+++ Task data

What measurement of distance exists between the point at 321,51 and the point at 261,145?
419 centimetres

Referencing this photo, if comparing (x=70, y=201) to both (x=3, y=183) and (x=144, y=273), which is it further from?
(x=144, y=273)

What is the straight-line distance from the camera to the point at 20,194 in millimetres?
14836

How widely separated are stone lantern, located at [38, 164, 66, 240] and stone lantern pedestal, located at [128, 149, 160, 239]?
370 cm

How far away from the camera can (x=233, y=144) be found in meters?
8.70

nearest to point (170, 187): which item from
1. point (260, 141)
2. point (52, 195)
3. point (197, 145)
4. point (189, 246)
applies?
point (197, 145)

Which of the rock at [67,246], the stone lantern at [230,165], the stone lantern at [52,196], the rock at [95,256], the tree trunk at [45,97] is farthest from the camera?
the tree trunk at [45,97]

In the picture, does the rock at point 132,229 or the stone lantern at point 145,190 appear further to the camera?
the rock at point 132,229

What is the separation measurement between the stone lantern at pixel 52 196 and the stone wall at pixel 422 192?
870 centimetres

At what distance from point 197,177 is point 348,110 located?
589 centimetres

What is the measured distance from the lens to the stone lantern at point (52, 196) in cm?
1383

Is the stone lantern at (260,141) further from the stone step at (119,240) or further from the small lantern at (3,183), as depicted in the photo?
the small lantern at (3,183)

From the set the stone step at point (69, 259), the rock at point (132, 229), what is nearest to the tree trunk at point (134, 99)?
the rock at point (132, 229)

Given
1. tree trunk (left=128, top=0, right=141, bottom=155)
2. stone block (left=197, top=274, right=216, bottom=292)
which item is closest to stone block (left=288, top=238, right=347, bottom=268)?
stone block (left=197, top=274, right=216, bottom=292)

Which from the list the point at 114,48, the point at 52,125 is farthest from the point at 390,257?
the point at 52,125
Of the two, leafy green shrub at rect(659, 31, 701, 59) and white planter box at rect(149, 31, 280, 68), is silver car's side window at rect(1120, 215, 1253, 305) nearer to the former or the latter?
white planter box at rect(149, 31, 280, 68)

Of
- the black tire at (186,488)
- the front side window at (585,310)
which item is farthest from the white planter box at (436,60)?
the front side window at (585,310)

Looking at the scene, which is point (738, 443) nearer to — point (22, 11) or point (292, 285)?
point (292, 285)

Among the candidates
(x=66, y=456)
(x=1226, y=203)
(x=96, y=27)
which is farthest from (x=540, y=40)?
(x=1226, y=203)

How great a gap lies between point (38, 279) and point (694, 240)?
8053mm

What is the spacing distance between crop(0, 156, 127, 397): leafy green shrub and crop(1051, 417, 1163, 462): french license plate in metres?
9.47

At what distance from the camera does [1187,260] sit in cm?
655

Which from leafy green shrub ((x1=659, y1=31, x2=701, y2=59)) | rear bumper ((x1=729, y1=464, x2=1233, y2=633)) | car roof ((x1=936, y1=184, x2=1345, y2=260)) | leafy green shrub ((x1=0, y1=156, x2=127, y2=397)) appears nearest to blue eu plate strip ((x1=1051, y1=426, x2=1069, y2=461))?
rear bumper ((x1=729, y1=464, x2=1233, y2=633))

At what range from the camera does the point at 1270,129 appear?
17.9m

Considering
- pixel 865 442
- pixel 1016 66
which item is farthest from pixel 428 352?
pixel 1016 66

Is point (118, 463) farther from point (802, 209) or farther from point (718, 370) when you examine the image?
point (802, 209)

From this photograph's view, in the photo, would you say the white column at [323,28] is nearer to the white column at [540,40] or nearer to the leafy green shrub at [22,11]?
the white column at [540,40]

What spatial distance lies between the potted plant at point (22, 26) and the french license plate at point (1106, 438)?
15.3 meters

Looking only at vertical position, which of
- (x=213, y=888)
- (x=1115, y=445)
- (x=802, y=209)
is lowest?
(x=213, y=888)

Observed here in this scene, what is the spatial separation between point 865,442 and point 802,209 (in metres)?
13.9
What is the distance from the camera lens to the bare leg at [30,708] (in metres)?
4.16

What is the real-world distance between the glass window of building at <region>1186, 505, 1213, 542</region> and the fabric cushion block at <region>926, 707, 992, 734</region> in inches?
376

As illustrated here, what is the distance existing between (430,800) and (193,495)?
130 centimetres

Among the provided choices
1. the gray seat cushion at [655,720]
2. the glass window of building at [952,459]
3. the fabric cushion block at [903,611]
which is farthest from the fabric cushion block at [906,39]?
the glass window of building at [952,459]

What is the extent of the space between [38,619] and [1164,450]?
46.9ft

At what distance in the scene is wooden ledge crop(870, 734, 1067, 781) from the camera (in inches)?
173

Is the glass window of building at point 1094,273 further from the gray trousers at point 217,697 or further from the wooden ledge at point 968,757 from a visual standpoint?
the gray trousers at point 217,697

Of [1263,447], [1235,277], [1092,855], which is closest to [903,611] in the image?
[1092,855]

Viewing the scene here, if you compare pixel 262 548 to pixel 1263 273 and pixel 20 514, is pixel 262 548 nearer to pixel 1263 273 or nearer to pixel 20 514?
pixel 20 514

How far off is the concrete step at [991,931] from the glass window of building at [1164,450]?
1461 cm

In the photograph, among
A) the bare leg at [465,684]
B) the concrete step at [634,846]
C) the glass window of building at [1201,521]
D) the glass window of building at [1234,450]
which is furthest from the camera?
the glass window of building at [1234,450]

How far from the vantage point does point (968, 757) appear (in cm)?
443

++++++

§ What to do:
Write out the material above, starting with the line that contains "nearest to point (170, 187): which item from" and going on through the line that contains "589 centimetres", with "stone lantern" replaced by "stone statue" and all else left unchanged. Give only those lines.

§ Written answer:
nearest to point (170, 187): which item from
1. point (260, 141)
2. point (52, 195)
3. point (197, 145)
4. point (189, 246)
applies?
point (197, 145)

Which of the rock at [67,246], the stone statue at [230,165], the stone statue at [52,196], the rock at [95,256], the tree trunk at [45,97] is farthest from the camera?
the tree trunk at [45,97]

In the picture, does the rock at point 132,229 or the stone statue at point 145,190 appear further to the camera?
the rock at point 132,229

What is the separation measurement between the stone statue at pixel 52 196 and the stone wall at pixel 422 192?
870 centimetres

At what distance from point 197,177 is point 348,110 located?
589 centimetres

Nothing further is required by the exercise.